#### Document

Chapter 6. Spark’s Resilience Model

In most cases, a streaming job is a long-running job. By definition, streams of data observed and processed over time lead to jobs that run continuously. As they process data, they might accumulate intermediary results that are difficult to reproduce after the data has left the processing system. Therefore, the cost of failure is considerable and, in some cases, complete recovery is intractable.

In distributed systems, especially those relying on commodity hardware, failure is a function of size: the larger the system, the higher the probability that some component fails at any time. Distributed stream processors need to factor this chance of failure in their operational model.

In this chapter, we look at the resilience that the Apache Spark platform provides us: how it’s able to recover partial failure and what kinds of guarantees we are given for the data passing through the system when a failure occurs. We begin by getting an overview of the different internal components of Spark and their relation to the core data structure. With this knowledge, you can proceed to understand the impact of failure at the different levels and the measures that Spark offers to recover from such failure.

Resilient Distributed Datasets in Spark

Spark builds its data representations on Resilient Distributed Datasets (RDDs). Introduced in 2011 by the paper “Resilient Distributed Datasets: A Fault-Tolerant Abstraction for In-Memory Cluster Computing” [Zaharia2011], RDDs are the foundational data structure in Spark. It is at this ground level that the strong fault tolerance guarantees of Spark start.

RDDs are composed of partitions, which are segments of data stored on individual nodes and tracked by the Spark driver that is presented as a location-transparent data structure to the user.

We illustrate these components in Figure 6-1 in which the classic word count application is broken down into the different elements that comprise an RDD.

spas 0601
Figure 6-1. An RDD operation represented in a distributed system

The colored blocks are data elements, originally stored in a distributed filesystem, represented on the far left of the figure. The data is stored as partitions, illustrated as columns of colored blocks inside the file. Each partition is read into an executor, which we see as the horizontal blocks. The actual data processing happens within the executor. There, the data is transformed following the transformations described at the RDD level:

  • .flatMap(l => l.split(" ")) separates sentences into words separated by space.

########
#### Given records

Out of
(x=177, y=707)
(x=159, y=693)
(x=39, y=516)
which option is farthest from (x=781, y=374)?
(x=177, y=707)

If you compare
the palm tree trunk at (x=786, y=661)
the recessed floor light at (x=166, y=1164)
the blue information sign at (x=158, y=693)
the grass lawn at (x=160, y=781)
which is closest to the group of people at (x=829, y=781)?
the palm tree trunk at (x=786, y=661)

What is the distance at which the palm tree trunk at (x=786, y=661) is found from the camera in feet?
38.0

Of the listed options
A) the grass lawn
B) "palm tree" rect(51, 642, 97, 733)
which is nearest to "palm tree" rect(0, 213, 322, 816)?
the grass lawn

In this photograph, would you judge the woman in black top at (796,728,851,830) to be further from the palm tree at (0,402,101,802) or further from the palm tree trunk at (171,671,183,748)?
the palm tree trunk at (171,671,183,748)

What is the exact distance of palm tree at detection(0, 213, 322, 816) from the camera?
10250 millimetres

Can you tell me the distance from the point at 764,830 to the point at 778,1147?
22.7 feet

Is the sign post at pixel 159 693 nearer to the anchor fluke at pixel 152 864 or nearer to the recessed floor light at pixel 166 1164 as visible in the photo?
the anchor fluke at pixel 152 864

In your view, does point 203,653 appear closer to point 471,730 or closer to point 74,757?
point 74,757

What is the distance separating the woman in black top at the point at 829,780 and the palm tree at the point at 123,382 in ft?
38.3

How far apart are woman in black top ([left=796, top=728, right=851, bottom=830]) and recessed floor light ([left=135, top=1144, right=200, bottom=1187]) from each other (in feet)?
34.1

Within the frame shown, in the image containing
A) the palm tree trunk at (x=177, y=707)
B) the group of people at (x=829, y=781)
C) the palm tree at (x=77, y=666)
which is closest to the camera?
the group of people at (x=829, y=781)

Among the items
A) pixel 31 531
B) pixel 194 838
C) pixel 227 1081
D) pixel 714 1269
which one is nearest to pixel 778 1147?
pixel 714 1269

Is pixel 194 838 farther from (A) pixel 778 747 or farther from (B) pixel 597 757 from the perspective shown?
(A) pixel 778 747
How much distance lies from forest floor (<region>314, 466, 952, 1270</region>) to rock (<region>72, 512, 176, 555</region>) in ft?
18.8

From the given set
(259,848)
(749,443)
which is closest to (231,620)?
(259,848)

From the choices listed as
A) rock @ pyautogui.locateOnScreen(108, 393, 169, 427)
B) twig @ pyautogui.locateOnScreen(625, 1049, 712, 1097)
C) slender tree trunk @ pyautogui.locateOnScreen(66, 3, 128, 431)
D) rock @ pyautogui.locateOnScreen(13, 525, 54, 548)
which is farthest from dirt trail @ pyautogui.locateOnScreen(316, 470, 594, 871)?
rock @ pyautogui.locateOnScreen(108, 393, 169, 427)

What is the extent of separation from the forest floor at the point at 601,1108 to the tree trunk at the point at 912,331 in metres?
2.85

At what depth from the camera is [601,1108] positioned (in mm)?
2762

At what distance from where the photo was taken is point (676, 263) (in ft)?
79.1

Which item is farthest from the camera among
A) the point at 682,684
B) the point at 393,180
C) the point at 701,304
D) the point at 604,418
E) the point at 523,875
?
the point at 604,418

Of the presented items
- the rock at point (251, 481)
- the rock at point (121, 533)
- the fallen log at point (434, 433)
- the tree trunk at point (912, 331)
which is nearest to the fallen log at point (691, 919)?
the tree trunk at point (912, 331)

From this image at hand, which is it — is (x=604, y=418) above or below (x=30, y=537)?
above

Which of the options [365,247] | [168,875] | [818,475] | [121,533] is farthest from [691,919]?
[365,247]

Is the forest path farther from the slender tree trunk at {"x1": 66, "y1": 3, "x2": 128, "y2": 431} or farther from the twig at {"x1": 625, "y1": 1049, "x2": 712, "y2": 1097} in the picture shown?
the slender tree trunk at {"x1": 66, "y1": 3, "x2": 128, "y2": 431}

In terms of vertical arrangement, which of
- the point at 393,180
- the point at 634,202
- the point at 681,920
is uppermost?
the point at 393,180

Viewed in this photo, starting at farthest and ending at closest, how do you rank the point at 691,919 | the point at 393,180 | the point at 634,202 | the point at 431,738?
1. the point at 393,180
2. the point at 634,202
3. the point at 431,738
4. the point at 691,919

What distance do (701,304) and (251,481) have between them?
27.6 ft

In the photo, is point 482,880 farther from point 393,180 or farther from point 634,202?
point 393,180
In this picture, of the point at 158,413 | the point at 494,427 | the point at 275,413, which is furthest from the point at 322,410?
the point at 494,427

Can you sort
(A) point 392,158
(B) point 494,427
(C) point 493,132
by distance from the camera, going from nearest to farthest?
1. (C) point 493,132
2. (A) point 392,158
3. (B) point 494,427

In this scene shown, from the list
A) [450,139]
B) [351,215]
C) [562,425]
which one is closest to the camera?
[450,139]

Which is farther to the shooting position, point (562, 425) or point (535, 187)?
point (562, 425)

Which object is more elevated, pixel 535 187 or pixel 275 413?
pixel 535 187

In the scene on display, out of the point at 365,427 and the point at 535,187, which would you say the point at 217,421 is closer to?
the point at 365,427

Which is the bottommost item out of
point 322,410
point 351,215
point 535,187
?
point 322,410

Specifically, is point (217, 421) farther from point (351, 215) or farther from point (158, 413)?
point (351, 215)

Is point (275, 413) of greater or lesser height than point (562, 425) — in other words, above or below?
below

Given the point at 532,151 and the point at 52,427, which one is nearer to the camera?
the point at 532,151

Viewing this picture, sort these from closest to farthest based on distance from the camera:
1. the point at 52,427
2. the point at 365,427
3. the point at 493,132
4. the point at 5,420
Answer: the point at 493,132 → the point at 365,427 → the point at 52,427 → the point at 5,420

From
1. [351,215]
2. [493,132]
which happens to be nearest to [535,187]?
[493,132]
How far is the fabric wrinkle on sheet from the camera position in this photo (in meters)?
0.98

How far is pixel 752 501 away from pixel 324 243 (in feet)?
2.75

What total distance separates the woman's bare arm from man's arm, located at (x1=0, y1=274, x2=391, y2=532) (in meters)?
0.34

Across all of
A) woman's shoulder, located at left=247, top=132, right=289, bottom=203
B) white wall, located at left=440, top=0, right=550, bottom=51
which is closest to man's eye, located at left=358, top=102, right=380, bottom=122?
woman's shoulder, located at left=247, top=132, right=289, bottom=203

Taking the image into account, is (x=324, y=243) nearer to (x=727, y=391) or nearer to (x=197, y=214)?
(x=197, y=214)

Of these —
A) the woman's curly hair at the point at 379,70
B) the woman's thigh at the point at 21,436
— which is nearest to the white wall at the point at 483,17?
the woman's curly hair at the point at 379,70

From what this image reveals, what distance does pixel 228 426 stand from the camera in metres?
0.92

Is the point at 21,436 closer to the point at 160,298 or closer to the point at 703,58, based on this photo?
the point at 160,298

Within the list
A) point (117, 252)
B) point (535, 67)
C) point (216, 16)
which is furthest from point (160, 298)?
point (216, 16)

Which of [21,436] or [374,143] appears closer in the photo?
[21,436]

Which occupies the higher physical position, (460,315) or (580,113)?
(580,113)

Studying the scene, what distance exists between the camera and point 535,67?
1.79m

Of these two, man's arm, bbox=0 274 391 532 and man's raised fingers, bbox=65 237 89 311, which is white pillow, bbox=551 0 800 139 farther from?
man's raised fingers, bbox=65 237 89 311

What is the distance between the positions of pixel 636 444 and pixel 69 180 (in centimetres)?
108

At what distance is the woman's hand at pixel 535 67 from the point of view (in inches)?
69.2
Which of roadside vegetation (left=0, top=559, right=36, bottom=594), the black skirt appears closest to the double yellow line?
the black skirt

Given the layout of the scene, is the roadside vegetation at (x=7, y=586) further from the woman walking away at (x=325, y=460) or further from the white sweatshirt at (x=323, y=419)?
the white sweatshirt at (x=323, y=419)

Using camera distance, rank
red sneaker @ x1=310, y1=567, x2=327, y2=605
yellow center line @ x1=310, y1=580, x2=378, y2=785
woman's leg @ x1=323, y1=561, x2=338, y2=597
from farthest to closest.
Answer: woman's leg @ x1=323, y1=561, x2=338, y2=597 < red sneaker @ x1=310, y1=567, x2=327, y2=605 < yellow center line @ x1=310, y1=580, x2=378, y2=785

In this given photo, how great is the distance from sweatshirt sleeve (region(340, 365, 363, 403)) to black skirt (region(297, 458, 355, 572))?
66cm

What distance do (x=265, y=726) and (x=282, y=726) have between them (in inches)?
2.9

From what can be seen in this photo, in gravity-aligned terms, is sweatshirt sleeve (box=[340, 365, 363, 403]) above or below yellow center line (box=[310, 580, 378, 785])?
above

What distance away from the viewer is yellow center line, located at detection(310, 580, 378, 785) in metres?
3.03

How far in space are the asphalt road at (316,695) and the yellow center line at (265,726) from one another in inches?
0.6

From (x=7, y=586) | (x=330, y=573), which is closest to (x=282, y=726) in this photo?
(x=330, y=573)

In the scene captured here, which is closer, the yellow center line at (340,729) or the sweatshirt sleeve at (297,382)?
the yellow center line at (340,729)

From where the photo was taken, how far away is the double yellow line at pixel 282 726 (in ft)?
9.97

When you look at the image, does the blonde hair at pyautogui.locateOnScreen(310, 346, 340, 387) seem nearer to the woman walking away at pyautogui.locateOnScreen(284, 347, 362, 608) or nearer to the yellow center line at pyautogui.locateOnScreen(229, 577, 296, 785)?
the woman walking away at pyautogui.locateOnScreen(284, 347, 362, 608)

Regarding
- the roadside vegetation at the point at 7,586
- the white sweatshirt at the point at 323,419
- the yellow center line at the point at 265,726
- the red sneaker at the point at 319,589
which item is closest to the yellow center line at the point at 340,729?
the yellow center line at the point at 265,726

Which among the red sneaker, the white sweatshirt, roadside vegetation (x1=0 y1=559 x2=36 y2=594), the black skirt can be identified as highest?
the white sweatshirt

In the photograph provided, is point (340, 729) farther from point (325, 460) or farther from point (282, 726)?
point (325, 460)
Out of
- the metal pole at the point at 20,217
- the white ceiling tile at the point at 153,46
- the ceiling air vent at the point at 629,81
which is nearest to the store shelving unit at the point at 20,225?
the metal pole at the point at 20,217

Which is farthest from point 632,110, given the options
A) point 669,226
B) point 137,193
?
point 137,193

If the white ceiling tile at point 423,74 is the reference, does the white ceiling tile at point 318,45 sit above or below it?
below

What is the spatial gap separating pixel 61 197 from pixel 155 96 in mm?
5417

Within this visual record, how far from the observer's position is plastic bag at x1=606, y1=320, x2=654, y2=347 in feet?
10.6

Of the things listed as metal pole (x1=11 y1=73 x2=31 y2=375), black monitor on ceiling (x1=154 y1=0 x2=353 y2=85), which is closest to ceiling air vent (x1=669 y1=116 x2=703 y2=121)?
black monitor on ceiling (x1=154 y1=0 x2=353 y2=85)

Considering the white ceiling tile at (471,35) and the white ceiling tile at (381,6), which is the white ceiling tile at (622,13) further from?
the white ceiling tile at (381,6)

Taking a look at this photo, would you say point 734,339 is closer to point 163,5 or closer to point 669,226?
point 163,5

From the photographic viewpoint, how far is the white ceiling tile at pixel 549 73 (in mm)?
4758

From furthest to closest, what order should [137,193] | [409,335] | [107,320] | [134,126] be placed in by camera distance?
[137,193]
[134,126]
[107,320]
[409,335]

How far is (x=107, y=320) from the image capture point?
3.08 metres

########

**Set of tasks**
**A)** In the chapter on Spark's resilience model, what are RDDs composed of?
**B)** Resume the chapter on Spark's resilience model from its last line, carrying on the list of word count transformations.

**Answer list**
**A)** Partitions, which are segments of data stored on individual nodes and tracked by the Spark driver.

**B)**
  • .map(w => (w,1)) transforms each word into a tuple of the form (<word>, 1) in this way preparing the words for counting.

  • .reduceByKey(_ + _) computes the count, using the <word> as a key and applying a sum operation to the attached number.

  • The final result is attained by bringing the partial results together using the same reduce operation.

RDDs constitute the programmatic core of Spark. All other abstractions, batch and streaming alike, including DataFrames, DataSets, and DStreams are built using the facilities created by RDDs, and, more important, they inherit the same fault tolerance capabilities. We provide a brief introduction of the RDDs programming model in “RDDs as the Underlying Abstraction for DStreams”.

Another important characteristic of RDDs is that Spark will try to keep their data preferably in-memory for as long as it is required and provided enough capacity in the system. This behavior is configurable through storage levels and can be explicitly controlled by calling caching operations.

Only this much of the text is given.